Document excerpt =
######

In a recent issue of Australian Gourmet Traveller, one of the country’s more celebrated chefs offered a great snippet of common sense advice from his corner of the hospitality industry – (and here I’ll paraphrase) only use normal-sized plates that staff can carry easily. This sounds straightforward enough but it’s a message that seems to be lost on too many hotels and restaurants, which believe “fine dining” (a dreadful, meaningless term) should involve complicated set-ups.

I’m almost positive there’s now a global shortage of slate given the amount of restaurants that insist on serving various concoctions on thin slabs. In fact, a recent spate of slate-roof thefts across the southwest of England must be directly related to this as most restaurant staff find if impossible to balance a half metre long plate piled with dainty hedgehog liver and nettle foam macaroons. As it’s next to impossible to carry more than two and manage to place them gracefully in front of guests, most end up smashing to the floor or crashing down on tabletops – hence the shortage of slate.

Having officially wrapped up my summer season with a small tour through northern Italy (Lake Garda, Venice, Como and Chiavenna), I’ve catalogued a few more service “innovations” that are in need of an urgent rethink by hotels, airlines, restaurants, bars and anyone else in the business of providing food, drink and beds.

1. Lighting (part one)

The world’s hoteliers and airlines need to join forces urgently and bring about an abrupt halt to the use of blue-ish LED lighting – no one looks good as a ghoul, no matter how toned and tanned. Add 18 hours of air travel and most passengers look as if they’re ready for the mortuary. On the ground, even the cosiest restaurants and hotels end up looking chilly and uninviting. It’s time for both the hospitality and lighting sectors to admit that this little experiment in energy-saving-meets-aesthetics has simply not worked.

2. Lighting (part two)

######

(Source records)
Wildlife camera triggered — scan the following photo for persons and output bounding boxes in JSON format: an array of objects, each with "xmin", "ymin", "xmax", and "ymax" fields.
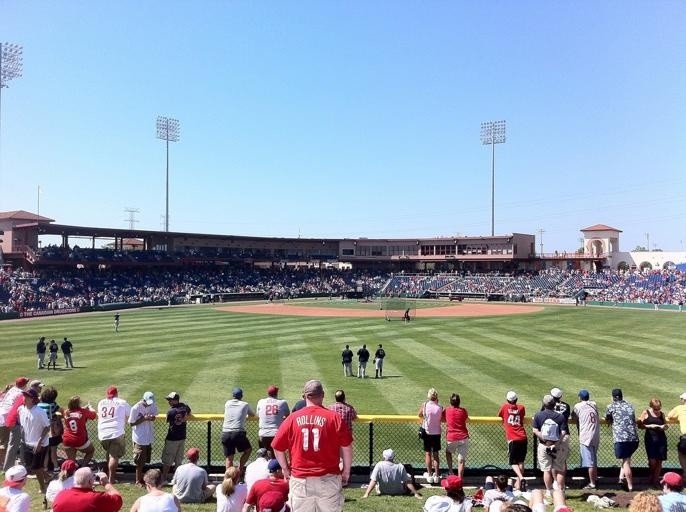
[
  {"xmin": 113, "ymin": 312, "xmax": 120, "ymax": 332},
  {"xmin": 362, "ymin": 389, "xmax": 685, "ymax": 512},
  {"xmin": 35, "ymin": 336, "xmax": 74, "ymax": 371},
  {"xmin": 372, "ymin": 344, "xmax": 385, "ymax": 379},
  {"xmin": 292, "ymin": 390, "xmax": 358, "ymax": 486},
  {"xmin": 1, "ymin": 376, "xmax": 290, "ymax": 512},
  {"xmin": 357, "ymin": 344, "xmax": 369, "ymax": 379},
  {"xmin": 342, "ymin": 345, "xmax": 354, "ymax": 377},
  {"xmin": 405, "ymin": 307, "xmax": 410, "ymax": 323},
  {"xmin": 271, "ymin": 379, "xmax": 353, "ymax": 512},
  {"xmin": 0, "ymin": 243, "xmax": 685, "ymax": 313}
]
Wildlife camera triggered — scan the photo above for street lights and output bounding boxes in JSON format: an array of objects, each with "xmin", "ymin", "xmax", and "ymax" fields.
[
  {"xmin": 0, "ymin": 41, "xmax": 26, "ymax": 88},
  {"xmin": 156, "ymin": 115, "xmax": 181, "ymax": 233},
  {"xmin": 479, "ymin": 117, "xmax": 509, "ymax": 237}
]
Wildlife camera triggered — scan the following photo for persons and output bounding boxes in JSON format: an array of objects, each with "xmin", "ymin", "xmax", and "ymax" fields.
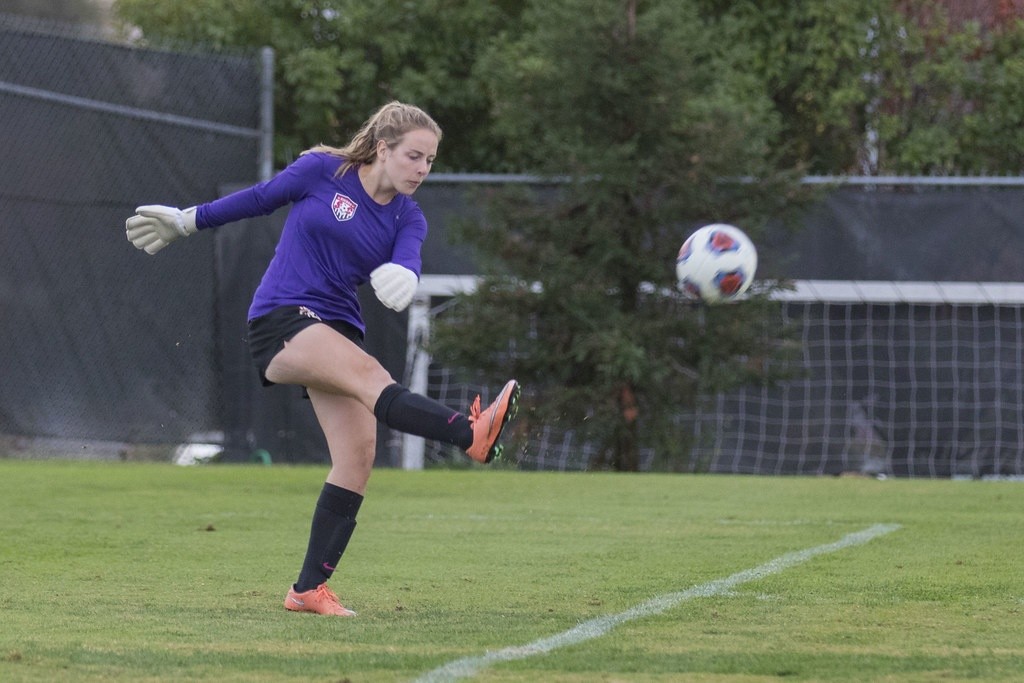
[
  {"xmin": 844, "ymin": 390, "xmax": 888, "ymax": 476},
  {"xmin": 126, "ymin": 100, "xmax": 522, "ymax": 615}
]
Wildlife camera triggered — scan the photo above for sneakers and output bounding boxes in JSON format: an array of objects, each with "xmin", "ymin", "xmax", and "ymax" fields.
[
  {"xmin": 283, "ymin": 582, "xmax": 356, "ymax": 617},
  {"xmin": 466, "ymin": 379, "xmax": 522, "ymax": 463}
]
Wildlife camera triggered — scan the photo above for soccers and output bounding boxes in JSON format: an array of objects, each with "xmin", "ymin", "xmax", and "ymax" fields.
[{"xmin": 678, "ymin": 222, "xmax": 759, "ymax": 306}]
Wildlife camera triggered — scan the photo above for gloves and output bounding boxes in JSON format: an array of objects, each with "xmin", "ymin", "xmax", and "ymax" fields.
[
  {"xmin": 370, "ymin": 262, "xmax": 417, "ymax": 313},
  {"xmin": 126, "ymin": 201, "xmax": 198, "ymax": 256}
]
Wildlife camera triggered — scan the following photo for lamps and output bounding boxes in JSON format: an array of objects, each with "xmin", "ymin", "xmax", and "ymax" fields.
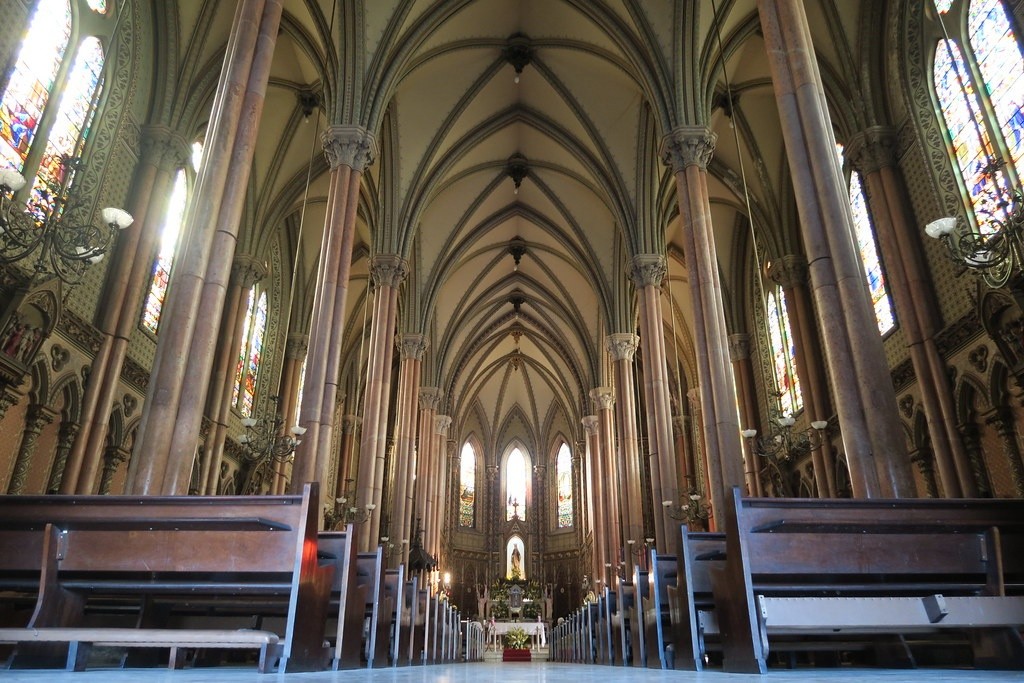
[
  {"xmin": 603, "ymin": 558, "xmax": 627, "ymax": 577},
  {"xmin": 626, "ymin": 281, "xmax": 657, "ymax": 560},
  {"xmin": 0, "ymin": 0, "xmax": 135, "ymax": 286},
  {"xmin": 922, "ymin": 0, "xmax": 1024, "ymax": 291},
  {"xmin": 324, "ymin": 120, "xmax": 387, "ymax": 526},
  {"xmin": 651, "ymin": 116, "xmax": 715, "ymax": 529},
  {"xmin": 236, "ymin": 0, "xmax": 337, "ymax": 480},
  {"xmin": 710, "ymin": 0, "xmax": 830, "ymax": 470},
  {"xmin": 379, "ymin": 283, "xmax": 408, "ymax": 559}
]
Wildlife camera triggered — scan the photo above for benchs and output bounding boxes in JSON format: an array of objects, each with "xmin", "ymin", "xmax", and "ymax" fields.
[
  {"xmin": 0, "ymin": 483, "xmax": 484, "ymax": 674},
  {"xmin": 545, "ymin": 483, "xmax": 1024, "ymax": 675}
]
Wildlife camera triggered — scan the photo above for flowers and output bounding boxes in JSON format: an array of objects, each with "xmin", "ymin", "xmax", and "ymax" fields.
[{"xmin": 489, "ymin": 579, "xmax": 543, "ymax": 650}]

######

Your instructions =
In two sentences, summarize the column on hospitality service.

Solution for this exercise =
Citing a chef's advice in Australian Gourmet Traveller to use only normal-sized plates that staff can carry easily, the writer argues that too many hotels and restaurants favor complicated set-ups such as long slate slabs that are nearly impossible to carry. After a tour through northern Italy, the writer lists service "innovations" needing an urgent rethink, starting with blue-ish LED lighting, which makes people look ghoulish and leaves restaurants and hotels looking chilly and uninviting.